Similarly, those who work in a state sales-tax collection office are administering a tax whose proceeds go for purposes that are generally understood — schools, roads, parks, etc. The tax itself is nondiscriminatory and is easy to comprehend. As a result, there tends to be little general hostility against property-and sales-tax collectors, most people viewing their job as a necessary function.
Unlike the local property and sales taxes, the federal income tax and the IRS have perverted the law, which is supposed to ensure equal justice, into an instrument of plunder through legislation (as contrasted with constitutional law) and regulation. The Constitution gives the federal government the right to tax for the “common Defense” and “general [not specific] welfare” (e.g., the Centers for Disease Control and Prevention). Many of the current departments of government (e.g., the Departments of Housing, Energy, Education and Health and Human Services) seem to have no constitutional basis, and nowhere does the Constitution give the federal government the power to engage in income redistribution.
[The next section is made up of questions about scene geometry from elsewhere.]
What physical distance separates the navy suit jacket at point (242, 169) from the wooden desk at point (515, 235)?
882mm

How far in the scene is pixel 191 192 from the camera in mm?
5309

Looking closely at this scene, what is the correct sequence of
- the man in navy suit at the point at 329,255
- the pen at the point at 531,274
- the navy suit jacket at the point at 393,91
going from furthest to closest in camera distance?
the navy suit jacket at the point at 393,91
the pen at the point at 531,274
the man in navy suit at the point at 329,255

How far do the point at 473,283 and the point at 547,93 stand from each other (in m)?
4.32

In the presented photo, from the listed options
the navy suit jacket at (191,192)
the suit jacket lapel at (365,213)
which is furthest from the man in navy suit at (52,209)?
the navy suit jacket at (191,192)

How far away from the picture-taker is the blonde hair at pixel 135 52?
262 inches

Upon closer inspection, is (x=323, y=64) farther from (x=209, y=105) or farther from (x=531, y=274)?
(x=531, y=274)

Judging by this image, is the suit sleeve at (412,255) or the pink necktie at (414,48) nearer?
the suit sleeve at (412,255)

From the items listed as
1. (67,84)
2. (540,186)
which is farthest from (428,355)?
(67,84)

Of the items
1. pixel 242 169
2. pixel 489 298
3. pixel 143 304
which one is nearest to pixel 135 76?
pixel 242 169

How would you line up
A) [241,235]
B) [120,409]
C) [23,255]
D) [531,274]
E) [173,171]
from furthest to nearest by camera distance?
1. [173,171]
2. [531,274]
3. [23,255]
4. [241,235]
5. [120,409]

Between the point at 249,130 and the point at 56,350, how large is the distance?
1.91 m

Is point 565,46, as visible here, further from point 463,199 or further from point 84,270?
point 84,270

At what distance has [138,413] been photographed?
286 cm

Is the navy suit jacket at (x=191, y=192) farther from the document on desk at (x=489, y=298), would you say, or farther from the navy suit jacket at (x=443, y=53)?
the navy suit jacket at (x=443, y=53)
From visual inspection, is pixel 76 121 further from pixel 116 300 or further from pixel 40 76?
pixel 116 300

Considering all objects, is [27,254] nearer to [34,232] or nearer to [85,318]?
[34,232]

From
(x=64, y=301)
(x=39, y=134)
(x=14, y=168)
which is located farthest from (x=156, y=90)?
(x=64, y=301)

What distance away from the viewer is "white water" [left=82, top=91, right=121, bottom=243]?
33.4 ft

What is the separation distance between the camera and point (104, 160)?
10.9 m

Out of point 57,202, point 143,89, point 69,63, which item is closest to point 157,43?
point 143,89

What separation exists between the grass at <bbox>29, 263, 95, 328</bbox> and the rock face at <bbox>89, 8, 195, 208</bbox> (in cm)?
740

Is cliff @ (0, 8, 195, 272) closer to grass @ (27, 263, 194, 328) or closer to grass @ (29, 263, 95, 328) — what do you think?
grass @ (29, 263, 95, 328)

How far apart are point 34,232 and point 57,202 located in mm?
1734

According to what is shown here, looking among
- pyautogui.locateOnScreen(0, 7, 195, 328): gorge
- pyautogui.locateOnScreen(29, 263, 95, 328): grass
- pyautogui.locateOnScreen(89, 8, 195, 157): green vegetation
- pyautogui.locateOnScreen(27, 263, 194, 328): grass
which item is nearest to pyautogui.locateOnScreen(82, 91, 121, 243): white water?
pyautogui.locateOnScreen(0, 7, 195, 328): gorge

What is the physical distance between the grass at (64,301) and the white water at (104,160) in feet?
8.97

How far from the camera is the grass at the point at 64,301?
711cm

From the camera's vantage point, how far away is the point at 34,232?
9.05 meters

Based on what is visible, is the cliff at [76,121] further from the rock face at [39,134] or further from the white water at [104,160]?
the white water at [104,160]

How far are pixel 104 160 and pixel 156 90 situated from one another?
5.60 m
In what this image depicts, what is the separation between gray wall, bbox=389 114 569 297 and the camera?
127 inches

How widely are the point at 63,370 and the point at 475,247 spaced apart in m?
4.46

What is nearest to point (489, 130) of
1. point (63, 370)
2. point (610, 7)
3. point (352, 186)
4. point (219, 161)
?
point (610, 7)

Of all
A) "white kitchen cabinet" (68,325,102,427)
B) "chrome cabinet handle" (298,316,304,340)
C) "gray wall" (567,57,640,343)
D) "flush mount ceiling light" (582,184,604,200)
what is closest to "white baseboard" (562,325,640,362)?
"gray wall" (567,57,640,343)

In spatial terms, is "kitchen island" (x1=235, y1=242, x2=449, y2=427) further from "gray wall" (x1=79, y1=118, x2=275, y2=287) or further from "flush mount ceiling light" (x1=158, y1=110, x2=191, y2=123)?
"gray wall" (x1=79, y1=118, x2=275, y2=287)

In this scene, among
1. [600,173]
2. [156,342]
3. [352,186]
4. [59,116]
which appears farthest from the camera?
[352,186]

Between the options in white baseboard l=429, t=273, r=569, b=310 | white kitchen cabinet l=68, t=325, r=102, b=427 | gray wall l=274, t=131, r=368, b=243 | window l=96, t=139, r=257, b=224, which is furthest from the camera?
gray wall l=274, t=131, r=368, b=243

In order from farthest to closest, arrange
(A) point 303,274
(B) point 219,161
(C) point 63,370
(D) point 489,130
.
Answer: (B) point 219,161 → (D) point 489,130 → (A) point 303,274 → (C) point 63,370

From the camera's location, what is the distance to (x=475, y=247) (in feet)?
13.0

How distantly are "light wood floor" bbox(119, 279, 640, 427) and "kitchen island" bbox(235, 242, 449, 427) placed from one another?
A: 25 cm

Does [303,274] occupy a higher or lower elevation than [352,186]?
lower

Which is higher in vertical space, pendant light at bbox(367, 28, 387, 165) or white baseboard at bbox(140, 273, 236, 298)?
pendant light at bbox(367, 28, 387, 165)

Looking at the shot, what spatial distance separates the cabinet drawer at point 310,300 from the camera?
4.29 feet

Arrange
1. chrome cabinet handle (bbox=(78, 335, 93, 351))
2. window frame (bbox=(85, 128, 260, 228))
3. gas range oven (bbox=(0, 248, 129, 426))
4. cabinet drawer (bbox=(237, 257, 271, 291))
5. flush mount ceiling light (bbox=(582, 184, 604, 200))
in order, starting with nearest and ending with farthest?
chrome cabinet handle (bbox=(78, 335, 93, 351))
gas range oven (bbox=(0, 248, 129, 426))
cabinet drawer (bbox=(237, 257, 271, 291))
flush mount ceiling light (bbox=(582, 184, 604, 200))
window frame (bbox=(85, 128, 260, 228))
Most of the Founding Fathers were students of the Scottish Enlightenment, and the most influential book on their thinking was Adam Smith’s “The Wealth of Nations,” published in 1776. (Smith and Ben Franklin were personal friends.) In his section on taxation, Smith said: “The subjects of every state ought to contribute towards the support of the government [. . .] that is, in proportion to the revenue which they respectively enjoy under the protection of the state.” In modern parlance, Smith was endorsing a proportional or “flat tax,” or VAT, or sales tax. Smith went on to say, “The tax which each individual is bound to pay ought to be cer- tain, and not arbitrary. Where it is otherwise, every person subject to the tax is put more or less in the power of the tax gatherer. [. . .]” Finally, Smith noted: “Every tax ought to be so contrived as both to take out and to keep out of the pockets of the people as little as possible, over and above what it brings into the public treasury of the state.” The income tax and IRS fail on all accounts, and neither Smith nor the American Founders would have approved.
The French political and economic philosopher Frederic Bastiat correctly said, “No society can exist unless the laws are respected to a certain degree, but the safest way to make them respected is to make them respectable. When law and morality are in contradiction to each other, the citizen finds himself in the cruel alternative of either losing his moral sense, or of losing his respect for the law.” The tax law could be made fair, certain and efficient. The tragedy is that too many at the IRS and in Congress have lost their moral sense, causing their fellow citizens to lose respect for the law.
Richard W. Rahn is a senior fellow at the Cato Institute.